■ Material provided:
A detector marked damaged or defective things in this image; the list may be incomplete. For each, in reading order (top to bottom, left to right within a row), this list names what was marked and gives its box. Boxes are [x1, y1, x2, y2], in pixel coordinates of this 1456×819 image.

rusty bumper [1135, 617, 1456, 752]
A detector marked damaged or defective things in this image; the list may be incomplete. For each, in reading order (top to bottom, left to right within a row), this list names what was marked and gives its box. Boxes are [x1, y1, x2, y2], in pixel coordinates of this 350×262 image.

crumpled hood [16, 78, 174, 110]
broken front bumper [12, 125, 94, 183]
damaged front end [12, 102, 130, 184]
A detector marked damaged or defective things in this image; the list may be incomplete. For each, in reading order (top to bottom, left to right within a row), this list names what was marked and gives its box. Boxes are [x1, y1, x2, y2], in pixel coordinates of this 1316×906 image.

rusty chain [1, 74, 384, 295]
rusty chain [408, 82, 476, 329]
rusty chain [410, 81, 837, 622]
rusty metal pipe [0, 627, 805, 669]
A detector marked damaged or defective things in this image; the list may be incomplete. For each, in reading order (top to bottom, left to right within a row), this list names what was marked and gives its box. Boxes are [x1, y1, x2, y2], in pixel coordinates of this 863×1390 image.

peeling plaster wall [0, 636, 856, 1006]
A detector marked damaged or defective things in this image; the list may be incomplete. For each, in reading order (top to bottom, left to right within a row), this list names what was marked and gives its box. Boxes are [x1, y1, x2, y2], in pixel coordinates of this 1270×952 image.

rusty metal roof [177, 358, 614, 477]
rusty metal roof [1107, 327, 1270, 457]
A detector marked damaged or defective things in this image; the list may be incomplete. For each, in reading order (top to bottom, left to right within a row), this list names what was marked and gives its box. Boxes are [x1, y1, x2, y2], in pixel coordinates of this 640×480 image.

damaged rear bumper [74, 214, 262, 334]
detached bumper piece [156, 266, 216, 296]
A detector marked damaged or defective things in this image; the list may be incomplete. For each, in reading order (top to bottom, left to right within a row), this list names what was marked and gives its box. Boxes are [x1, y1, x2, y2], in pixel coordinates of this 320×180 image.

■ Task to complete:
Going through the material above, reproduce every line exactly.

■ Response to this exercise:
A detector marked damaged or defective things in this image; the list may be incomplete. For each, in reading order (top to bottom, left to right within a row), this list names what was marked and gives its box. Boxes are [x1, y1, x2, y2], in pixel coordinates of this 1456×819 image.

rusty bumper [1135, 617, 1456, 752]
A detector marked damaged or defective things in this image; the list may be incomplete. For each, in reading order (top to bottom, left to right within a row), this list names what was marked and gives its box. Boxes are [x1, y1, x2, y2], in pixel coordinates of this 350×262 image.

crumpled hood [16, 78, 174, 110]
broken front bumper [12, 125, 94, 183]
damaged front end [12, 102, 130, 184]
A detector marked damaged or defective things in this image; the list may be incomplete. For each, in reading order (top to bottom, left to right within a row), this list names what was marked and gives its box. Boxes are [x1, y1, x2, y2], in pixel coordinates of this 1316×906 image.

rusty chain [1, 74, 384, 295]
rusty chain [408, 82, 476, 329]
rusty chain [410, 81, 837, 622]
rusty metal pipe [0, 627, 805, 669]
A detector marked damaged or defective things in this image; the list may be incomplete. For each, in reading order (top to bottom, left to right within a row), this list names what was marked and gives its box. Boxes are [x1, y1, x2, y2], in pixel coordinates of this 863×1390 image.

peeling plaster wall [0, 636, 856, 1006]
A detector marked damaged or defective things in this image; the list may be incomplete. For each, in reading order (top to bottom, left to right within a row), this list names what was marked and gives its box. Boxes are [x1, y1, x2, y2], in pixel coordinates of this 1270×952 image.

rusty metal roof [177, 358, 614, 477]
rusty metal roof [1107, 327, 1270, 457]
A detector marked damaged or defective things in this image; the list may be incomplete. For each, in reading order (top to bottom, left to right within a row), this list names what was marked and gives its box. Boxes are [x1, y1, x2, y2], in pixel coordinates of this 640×480 image.

damaged rear bumper [74, 214, 262, 334]
detached bumper piece [156, 266, 216, 296]
A detector marked damaged or defective things in this image; the list may be incomplete. For each, in reading order (top to bottom, left to right within a row), this list names what was marked and gives its box. Boxes are [x1, y1, x2, y2], in pixel coordinates of this 320×180 image.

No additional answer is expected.